From: “The Correspondent” – N. 12 Health and development networks – Ciang May (Thailandia) 2005
Massimo Barra from the Italian Red Cross explained the need to treat drug users with dignity and respect, to uphold their basic rights and to reduce drug-related harm. The stigma attached to drug use is causing further marginalisation of this most vulnerable group who are already living on the fringes, and this is directly impeding efforts to prevent the spread of HIV. If we are to put a stop to this trend, communities need to treat drug users in a more humane way respecting them as people with rights and needs.
By working to improve the lives of drug-users by, for example, advocating for their better treatment by police forces, we are creating an enabling environment for harm reduction activi¬ties to be carried out, and this means less HIV transmission.

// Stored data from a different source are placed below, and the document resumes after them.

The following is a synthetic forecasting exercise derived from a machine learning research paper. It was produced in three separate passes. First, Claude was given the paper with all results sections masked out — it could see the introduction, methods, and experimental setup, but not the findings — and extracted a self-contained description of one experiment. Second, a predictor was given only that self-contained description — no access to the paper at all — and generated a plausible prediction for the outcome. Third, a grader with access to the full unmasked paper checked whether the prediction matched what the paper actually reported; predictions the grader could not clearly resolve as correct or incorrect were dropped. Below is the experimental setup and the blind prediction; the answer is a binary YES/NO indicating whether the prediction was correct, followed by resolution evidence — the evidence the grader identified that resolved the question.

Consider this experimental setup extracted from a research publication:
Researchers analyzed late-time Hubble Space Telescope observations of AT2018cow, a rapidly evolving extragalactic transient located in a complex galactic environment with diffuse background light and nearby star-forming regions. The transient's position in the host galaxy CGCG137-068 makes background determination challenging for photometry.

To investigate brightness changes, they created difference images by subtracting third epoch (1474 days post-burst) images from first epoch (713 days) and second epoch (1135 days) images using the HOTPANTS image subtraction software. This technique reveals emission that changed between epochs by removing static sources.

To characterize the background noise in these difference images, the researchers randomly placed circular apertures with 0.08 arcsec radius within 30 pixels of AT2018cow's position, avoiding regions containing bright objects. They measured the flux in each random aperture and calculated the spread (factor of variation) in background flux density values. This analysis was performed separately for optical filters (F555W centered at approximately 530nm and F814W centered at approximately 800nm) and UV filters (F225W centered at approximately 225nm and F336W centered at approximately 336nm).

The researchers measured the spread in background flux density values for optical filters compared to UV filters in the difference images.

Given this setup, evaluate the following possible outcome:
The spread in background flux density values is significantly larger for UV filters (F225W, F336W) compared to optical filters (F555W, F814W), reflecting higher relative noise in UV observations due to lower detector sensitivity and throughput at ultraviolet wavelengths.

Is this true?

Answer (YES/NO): YES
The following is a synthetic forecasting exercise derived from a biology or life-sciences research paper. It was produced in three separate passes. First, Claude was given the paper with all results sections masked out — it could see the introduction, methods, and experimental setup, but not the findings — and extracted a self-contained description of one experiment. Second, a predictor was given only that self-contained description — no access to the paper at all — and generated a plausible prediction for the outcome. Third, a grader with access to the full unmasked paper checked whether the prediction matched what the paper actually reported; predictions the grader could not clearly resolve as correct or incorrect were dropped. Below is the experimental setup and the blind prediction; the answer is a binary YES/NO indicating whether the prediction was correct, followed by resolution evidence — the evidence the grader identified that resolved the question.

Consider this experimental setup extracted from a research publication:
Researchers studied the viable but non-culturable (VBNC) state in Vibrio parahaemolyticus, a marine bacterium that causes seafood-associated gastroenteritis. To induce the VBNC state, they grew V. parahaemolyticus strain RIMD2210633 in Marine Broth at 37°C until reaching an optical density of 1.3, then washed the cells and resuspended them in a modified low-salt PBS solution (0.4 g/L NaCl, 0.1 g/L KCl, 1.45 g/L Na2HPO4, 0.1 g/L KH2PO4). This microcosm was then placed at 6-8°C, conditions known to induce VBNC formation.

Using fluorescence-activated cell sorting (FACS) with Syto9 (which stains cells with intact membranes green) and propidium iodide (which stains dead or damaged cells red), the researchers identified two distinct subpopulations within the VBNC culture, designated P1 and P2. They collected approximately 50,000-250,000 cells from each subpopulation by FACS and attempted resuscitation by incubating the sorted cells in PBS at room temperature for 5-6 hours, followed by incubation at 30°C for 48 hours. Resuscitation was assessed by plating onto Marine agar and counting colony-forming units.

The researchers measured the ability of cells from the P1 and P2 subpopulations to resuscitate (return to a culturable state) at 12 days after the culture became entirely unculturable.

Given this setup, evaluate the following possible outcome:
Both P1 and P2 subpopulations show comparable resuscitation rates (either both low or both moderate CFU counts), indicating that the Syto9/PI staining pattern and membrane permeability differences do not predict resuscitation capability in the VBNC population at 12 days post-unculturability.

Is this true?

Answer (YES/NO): NO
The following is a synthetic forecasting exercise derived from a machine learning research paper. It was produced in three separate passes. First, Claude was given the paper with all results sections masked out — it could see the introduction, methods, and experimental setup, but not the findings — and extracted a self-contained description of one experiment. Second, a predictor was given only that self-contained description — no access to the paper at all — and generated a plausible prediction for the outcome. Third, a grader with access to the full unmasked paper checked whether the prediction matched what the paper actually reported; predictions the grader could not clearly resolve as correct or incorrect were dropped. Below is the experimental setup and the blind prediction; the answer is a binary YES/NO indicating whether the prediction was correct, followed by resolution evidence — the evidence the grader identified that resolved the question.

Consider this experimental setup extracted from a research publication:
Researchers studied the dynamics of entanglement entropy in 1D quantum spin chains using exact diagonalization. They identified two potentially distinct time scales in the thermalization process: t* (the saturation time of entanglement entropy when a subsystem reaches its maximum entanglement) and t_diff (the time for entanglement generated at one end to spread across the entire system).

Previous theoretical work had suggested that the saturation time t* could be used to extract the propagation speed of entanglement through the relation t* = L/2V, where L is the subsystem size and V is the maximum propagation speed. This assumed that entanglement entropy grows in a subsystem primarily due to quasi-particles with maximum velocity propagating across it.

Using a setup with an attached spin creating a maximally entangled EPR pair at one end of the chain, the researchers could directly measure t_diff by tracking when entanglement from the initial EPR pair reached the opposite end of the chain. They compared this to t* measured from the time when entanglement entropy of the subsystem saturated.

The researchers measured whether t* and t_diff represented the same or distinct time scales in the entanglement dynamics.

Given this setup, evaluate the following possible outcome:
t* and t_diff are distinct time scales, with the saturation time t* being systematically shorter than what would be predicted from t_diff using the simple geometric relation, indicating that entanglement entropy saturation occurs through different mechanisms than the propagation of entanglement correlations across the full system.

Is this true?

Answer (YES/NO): NO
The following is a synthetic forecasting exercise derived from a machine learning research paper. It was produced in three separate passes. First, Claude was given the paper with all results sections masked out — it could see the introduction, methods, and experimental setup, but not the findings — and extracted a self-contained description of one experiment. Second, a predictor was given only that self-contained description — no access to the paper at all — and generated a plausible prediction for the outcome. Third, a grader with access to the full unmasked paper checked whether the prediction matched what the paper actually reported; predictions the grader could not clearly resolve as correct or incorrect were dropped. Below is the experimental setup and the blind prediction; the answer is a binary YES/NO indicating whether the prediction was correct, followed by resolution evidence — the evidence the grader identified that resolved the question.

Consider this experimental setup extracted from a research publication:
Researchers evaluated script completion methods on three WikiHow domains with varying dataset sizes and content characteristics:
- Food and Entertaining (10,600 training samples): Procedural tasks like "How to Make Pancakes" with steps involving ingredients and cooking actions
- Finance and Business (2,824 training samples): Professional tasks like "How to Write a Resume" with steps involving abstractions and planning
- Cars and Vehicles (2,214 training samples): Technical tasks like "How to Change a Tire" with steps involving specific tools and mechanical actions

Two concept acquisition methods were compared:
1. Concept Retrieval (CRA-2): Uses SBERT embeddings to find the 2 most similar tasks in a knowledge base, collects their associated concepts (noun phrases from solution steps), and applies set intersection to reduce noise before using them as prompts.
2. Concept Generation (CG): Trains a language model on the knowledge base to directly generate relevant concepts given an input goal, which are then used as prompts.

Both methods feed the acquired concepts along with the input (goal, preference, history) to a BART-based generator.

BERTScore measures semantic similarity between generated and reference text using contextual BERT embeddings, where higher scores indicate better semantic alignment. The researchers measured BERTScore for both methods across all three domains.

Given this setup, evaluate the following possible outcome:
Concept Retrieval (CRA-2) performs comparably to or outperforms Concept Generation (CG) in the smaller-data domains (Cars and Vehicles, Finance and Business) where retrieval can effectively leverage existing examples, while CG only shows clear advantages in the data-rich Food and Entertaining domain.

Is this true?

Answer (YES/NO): NO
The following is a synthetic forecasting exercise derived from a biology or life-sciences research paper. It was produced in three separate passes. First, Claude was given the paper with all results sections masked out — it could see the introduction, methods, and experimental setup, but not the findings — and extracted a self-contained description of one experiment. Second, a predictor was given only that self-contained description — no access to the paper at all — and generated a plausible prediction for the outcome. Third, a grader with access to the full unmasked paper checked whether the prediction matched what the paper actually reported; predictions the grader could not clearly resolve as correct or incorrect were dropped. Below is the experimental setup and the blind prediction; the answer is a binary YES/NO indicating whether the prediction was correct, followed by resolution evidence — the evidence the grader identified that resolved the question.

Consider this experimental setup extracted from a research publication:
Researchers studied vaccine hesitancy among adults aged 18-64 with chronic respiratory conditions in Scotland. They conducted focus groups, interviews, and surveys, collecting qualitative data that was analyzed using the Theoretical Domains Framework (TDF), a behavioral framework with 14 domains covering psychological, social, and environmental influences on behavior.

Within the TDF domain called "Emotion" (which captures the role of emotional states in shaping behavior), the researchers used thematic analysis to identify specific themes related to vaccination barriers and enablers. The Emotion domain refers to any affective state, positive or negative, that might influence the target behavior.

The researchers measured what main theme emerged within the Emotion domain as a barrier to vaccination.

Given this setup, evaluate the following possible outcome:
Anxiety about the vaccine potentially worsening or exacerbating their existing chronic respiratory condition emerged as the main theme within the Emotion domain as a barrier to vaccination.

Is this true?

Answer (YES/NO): NO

Importantly we are also advocating for their humane treatment so as to reduce human suffering – we must respect that all drug users are different and that addiction is a disease that requires treatment in just the same manner that other diseases require treatment.
Despite all the research findings supporting harm reduction, it is still met with protest by governments all over the world. This is because of a prevailing attitude that drug users are somehow inferior or even evil and that they therefore deserve to be pun¬ished. This is what we must challenge over and over if we are to be successful in changing these attitudes that in turn do so much harm to individuals, families and communities alike. Remaining silent on the issue is only adding to the unjust treatment of a vulnerable group of people and the spread of HIV.